Aim: Continue the excerpt on market risk and raw material prices from the point where it ends.

>> Start Page extract

However, cement prices and certain other raw material prices, including
aggregates and diesel fuel prices, have generally risen faster than regional
inflationary rates. The impact of these price increases has been partially
mitigated by price increases in our products, which were generally higher than
regional inflationary rates.
Item
3. Quantitative and Qualitative Disclosures About Market
Risk
We
do not
enter into derivatives or other financial instruments for trading or speculative
purposes, but we may utilize them to manage our fixed to variable-rate debt
ratio. All derivatives, whether designated as hedging relationships or not,
are
required to be recorded on the balance sheet at fair value. Because of the
short
duration of our investments, changes in market interest rates would not have
a
significant impact on their fair values. At June 30, 2007 and 2006, we were
not
a party to any derivative financial instruments.
The
indebtedness evidenced by our 8⅜% senior subordinated notes is fixed-rate debt,
so we are not exposed to cash-flow risk from market interest rate changes on
these notes. The fair value of that debt will vary as interest rates change.
Borrowings
under our revolving credit facility expose us to certain market risks. Interest
on amounts drawn under the credit facility varies based on prime rate or one-,
two-, three- or six-month LIBOR rates. Based on the $26.1 million outstanding
balance as of June 30, 2007, a one-percent change in the applicable rate would
not materially change the amount of interest expense for 2007.
We
purchase commodities, such as cement, aggregates and diesel fuel, at market
prices and do not currently use financial instruments to hedge commodity
prices.

>> End Page extract
>> Start Extracted entries

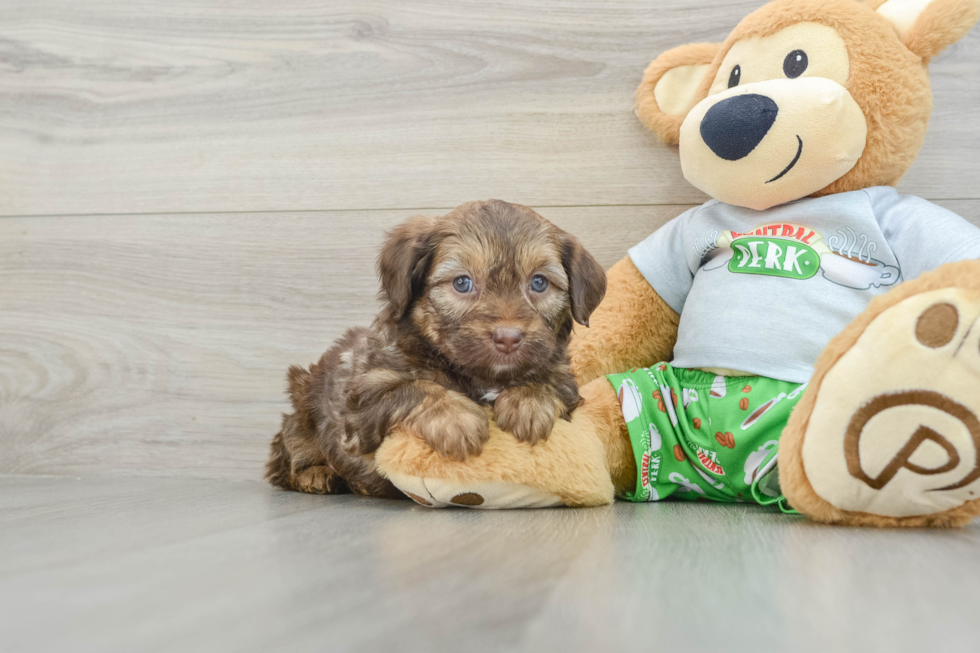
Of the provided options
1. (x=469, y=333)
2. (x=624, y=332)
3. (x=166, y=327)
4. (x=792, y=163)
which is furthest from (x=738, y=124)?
(x=166, y=327)

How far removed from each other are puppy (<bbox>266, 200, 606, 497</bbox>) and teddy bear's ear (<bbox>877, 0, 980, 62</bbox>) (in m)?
0.98

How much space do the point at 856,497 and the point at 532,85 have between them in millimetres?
1671

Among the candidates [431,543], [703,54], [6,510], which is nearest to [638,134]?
[703,54]

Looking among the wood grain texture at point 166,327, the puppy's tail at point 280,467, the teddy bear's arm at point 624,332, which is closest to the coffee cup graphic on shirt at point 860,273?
the teddy bear's arm at point 624,332

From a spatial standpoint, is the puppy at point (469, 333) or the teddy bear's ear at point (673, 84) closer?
the puppy at point (469, 333)

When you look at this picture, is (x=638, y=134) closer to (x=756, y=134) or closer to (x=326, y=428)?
(x=756, y=134)

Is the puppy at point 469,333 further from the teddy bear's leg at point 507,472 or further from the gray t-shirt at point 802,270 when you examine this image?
the gray t-shirt at point 802,270

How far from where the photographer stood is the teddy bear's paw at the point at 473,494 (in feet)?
5.03

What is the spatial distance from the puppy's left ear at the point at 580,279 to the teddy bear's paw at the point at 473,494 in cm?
42

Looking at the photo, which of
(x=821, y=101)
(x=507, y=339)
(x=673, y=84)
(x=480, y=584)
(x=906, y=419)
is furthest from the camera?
(x=673, y=84)

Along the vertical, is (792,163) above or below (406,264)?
above

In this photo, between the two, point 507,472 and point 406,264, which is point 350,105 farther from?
point 507,472

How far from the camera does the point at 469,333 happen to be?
1.53 m

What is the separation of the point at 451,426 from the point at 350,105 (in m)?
1.46
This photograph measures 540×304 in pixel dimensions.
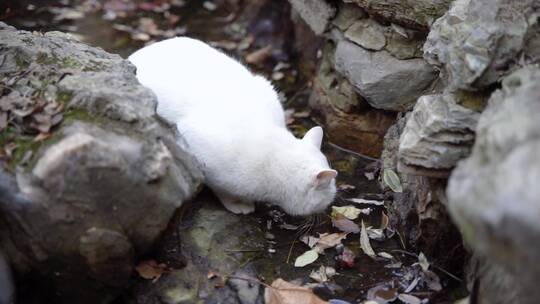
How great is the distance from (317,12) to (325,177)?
1.99 meters

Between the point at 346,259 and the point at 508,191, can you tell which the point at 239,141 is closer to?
the point at 346,259

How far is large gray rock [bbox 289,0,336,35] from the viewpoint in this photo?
17.8ft

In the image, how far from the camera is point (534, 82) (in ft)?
9.85

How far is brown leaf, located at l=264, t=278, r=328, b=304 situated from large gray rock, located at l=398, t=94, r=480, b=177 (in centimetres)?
95

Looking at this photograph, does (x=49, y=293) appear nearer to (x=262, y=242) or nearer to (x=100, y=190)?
(x=100, y=190)

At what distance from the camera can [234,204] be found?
4438mm

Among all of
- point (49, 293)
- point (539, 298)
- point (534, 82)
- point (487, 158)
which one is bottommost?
point (49, 293)

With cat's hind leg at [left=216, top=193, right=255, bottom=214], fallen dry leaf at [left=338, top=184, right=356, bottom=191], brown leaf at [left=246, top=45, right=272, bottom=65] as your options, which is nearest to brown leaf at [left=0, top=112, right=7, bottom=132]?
cat's hind leg at [left=216, top=193, right=255, bottom=214]

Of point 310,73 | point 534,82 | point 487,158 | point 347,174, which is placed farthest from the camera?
point 310,73

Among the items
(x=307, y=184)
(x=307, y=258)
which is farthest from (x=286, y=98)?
(x=307, y=258)

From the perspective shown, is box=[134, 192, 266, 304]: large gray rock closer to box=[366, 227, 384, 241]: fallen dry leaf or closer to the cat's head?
the cat's head

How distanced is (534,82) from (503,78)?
0.45 m

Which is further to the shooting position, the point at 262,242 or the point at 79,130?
the point at 262,242

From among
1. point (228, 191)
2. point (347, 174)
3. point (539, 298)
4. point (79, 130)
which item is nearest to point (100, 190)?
point (79, 130)
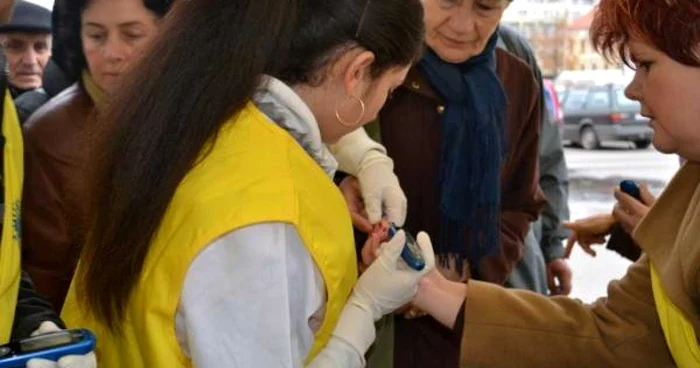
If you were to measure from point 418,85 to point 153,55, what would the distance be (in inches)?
30.9

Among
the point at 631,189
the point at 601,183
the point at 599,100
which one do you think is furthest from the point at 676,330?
the point at 599,100

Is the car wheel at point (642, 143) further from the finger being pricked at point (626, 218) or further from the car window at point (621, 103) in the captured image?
the finger being pricked at point (626, 218)

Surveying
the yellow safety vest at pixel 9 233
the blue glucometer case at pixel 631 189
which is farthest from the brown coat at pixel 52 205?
the blue glucometer case at pixel 631 189

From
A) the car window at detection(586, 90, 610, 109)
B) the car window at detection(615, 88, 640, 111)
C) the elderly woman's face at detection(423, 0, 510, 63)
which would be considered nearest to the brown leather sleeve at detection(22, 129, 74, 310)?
the elderly woman's face at detection(423, 0, 510, 63)

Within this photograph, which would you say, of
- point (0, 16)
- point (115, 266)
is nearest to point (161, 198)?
point (115, 266)

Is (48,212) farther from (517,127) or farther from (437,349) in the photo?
(517,127)

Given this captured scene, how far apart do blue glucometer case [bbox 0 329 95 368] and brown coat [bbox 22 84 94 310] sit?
0.65 meters

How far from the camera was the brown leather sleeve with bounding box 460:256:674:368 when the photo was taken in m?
1.55

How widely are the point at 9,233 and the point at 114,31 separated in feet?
2.42

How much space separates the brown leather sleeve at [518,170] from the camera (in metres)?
1.96

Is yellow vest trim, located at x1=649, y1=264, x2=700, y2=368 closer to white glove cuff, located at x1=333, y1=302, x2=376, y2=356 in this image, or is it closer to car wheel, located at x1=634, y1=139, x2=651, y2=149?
white glove cuff, located at x1=333, y1=302, x2=376, y2=356

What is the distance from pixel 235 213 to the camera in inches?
41.0

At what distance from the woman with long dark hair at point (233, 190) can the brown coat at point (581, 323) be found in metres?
0.40

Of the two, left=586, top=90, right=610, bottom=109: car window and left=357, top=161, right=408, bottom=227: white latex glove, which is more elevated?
left=357, top=161, right=408, bottom=227: white latex glove
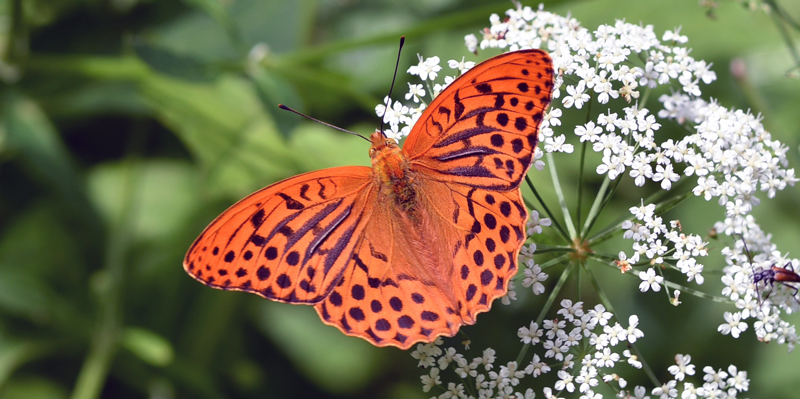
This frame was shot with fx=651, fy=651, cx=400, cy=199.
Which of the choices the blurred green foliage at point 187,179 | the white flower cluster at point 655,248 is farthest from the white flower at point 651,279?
the blurred green foliage at point 187,179

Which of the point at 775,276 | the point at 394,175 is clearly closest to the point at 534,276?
the point at 394,175

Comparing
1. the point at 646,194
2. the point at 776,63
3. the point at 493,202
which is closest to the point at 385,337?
the point at 493,202

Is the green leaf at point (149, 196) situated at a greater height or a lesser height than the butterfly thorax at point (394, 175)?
greater

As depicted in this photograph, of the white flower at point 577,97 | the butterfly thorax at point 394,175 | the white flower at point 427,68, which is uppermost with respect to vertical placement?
the white flower at point 427,68

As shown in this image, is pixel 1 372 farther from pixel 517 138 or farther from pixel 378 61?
pixel 517 138

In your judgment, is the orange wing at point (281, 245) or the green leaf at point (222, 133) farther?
the green leaf at point (222, 133)

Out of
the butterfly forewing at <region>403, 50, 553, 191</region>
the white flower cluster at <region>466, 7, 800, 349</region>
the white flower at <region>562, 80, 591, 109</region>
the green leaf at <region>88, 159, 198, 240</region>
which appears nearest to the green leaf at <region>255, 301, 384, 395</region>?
the green leaf at <region>88, 159, 198, 240</region>

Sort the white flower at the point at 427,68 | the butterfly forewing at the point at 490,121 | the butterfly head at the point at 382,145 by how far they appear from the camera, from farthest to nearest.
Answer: the white flower at the point at 427,68, the butterfly head at the point at 382,145, the butterfly forewing at the point at 490,121

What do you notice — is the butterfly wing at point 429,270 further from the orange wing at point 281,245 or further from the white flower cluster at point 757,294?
the white flower cluster at point 757,294
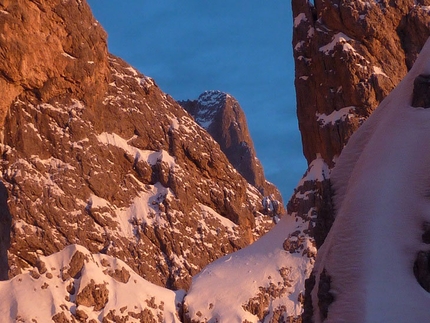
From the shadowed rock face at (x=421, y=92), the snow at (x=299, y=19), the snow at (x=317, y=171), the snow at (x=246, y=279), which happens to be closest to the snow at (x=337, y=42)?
the snow at (x=299, y=19)

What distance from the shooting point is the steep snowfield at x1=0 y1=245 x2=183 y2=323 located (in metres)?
31.9

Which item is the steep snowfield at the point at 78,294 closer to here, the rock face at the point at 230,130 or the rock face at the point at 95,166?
the rock face at the point at 95,166

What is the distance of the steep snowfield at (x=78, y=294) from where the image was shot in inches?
1256

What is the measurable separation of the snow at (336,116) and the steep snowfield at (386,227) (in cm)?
2641

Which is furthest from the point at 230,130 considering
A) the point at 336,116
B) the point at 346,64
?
the point at 346,64

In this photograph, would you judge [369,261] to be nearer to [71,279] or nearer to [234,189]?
[71,279]

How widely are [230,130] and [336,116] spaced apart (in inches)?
2295

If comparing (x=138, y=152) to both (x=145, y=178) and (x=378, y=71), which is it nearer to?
(x=145, y=178)

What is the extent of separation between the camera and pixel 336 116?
127 feet

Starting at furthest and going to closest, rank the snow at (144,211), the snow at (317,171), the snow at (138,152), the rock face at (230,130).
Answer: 1. the rock face at (230,130)
2. the snow at (138,152)
3. the snow at (144,211)
4. the snow at (317,171)

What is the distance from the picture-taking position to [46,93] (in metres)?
52.5

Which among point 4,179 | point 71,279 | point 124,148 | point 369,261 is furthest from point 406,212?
point 124,148

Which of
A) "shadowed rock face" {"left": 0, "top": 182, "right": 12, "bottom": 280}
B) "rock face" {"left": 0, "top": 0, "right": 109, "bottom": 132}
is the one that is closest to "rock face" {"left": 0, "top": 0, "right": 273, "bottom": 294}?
"rock face" {"left": 0, "top": 0, "right": 109, "bottom": 132}

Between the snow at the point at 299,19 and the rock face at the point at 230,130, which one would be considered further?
the rock face at the point at 230,130
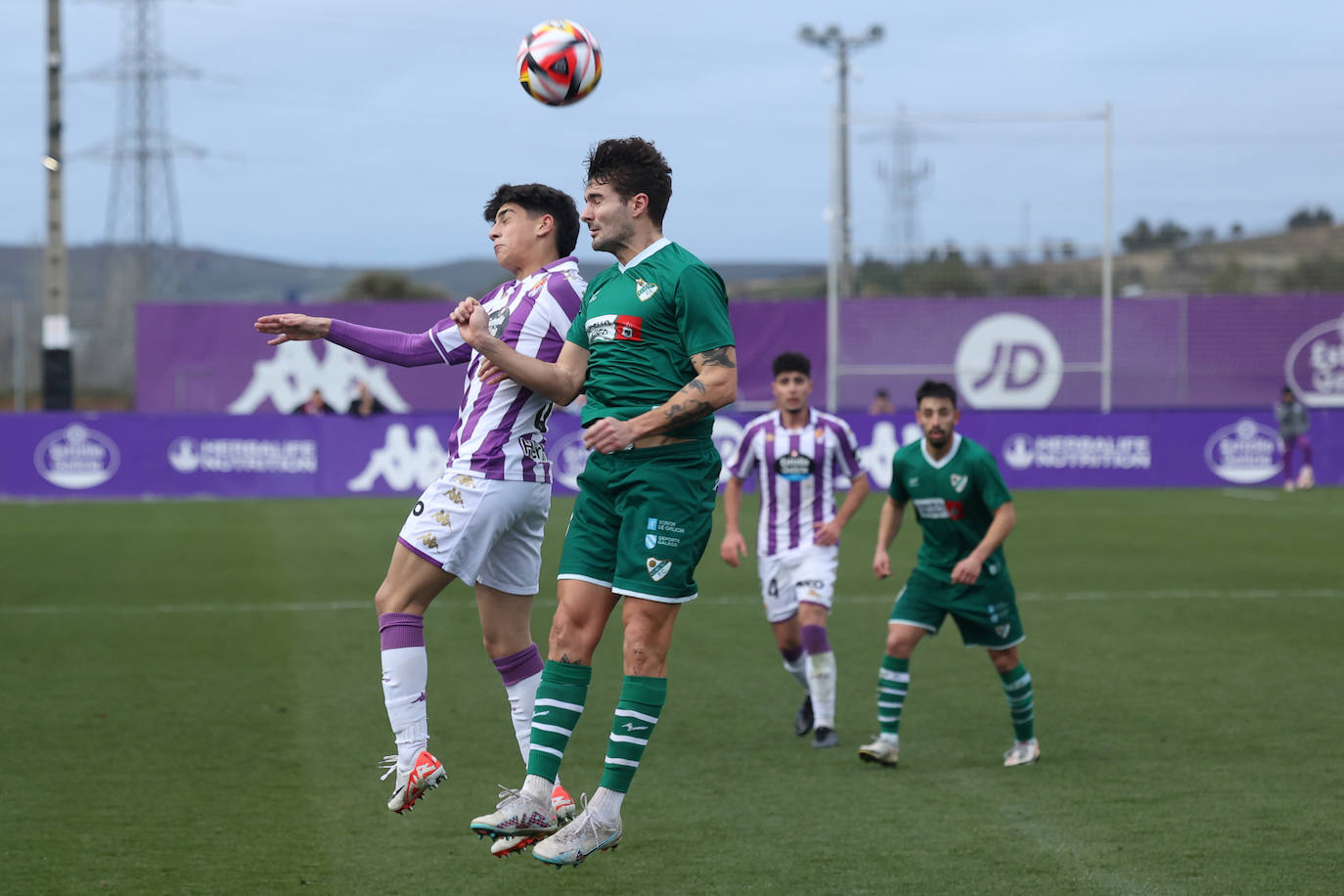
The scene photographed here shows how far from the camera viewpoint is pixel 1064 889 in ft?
18.2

>> End Extracted entries

Answer for the task:
Our
operations are subject to factors affecting the level of general construction
activity, including the level of interest rates and availability of funds for
construction. A significant decrease in the level of general construction
activity in any of our market areas may have a material adverse effect on our
sales and earnings.
In
August
2005, the compensation committee of our board of directors awarded approximately
163,000 share price performance units which vest in four equal annual
installments beginning in May 2006. Each share price performance unit is equal
in value to one share of our common stock. Upon vesting, a holder of share
price
performance units will receive a cash payment from us equal to the number of
vested share price performance units multiplied by the closing price of a share
of our common stock on the vesting date. A change of one dollar in the price
of
our common stock would cause a pretax change in selling, general and
administrative expense of approximately one dollar for each share price
performance unit outstanding. At June 30, 2007, there were 64,000 share price
performance units outstanding.
Item
4. Controls and Procedures
In
accordance with Rules 13a-15 and 15d-15 under the Securities Exchange Act of
1934, as amended (the “Exchange Act”), we carried out an evaluation, under the
supervision and with the participation of management, including our chief
executive officer and chief financial officer, of the effectiveness of our
disclosure controls and procedures (as defined in Rules 13a-15(e) and 15d-15(e)
under the Exchange Act) as of June 30, 2007. Based on that evaluation, our
chief
executive officer and chief financial officer concluded that our disclosure
controls and procedures were effective as of June 30, 2007 to provide reasonable
assurance that information required to be disclosed in our reports filed or
submitted under the Exchange Act is recorded, processed, summarized and reported
within the time periods specified in the SEC’s rules and forms. Disclosure
controls and procedures include, without limitation, controls and procedures
designed to ensure that information required to be disclosed by an issuer in
the
reports that it files or submits under the Exchange Act is accumulated and
communicated to the issuer’s management, including its principal executive and
principal financial officers, or persons performing similar functions, as
appropriate to allow timely decisions regarding required disclosure. During
the
three months ended June 30, 2007, there were no changes in our internal control
over financial reporting or in other factors that have materially affected,
or
are reasonably likely to materially affect, our internal control over financial
reporting.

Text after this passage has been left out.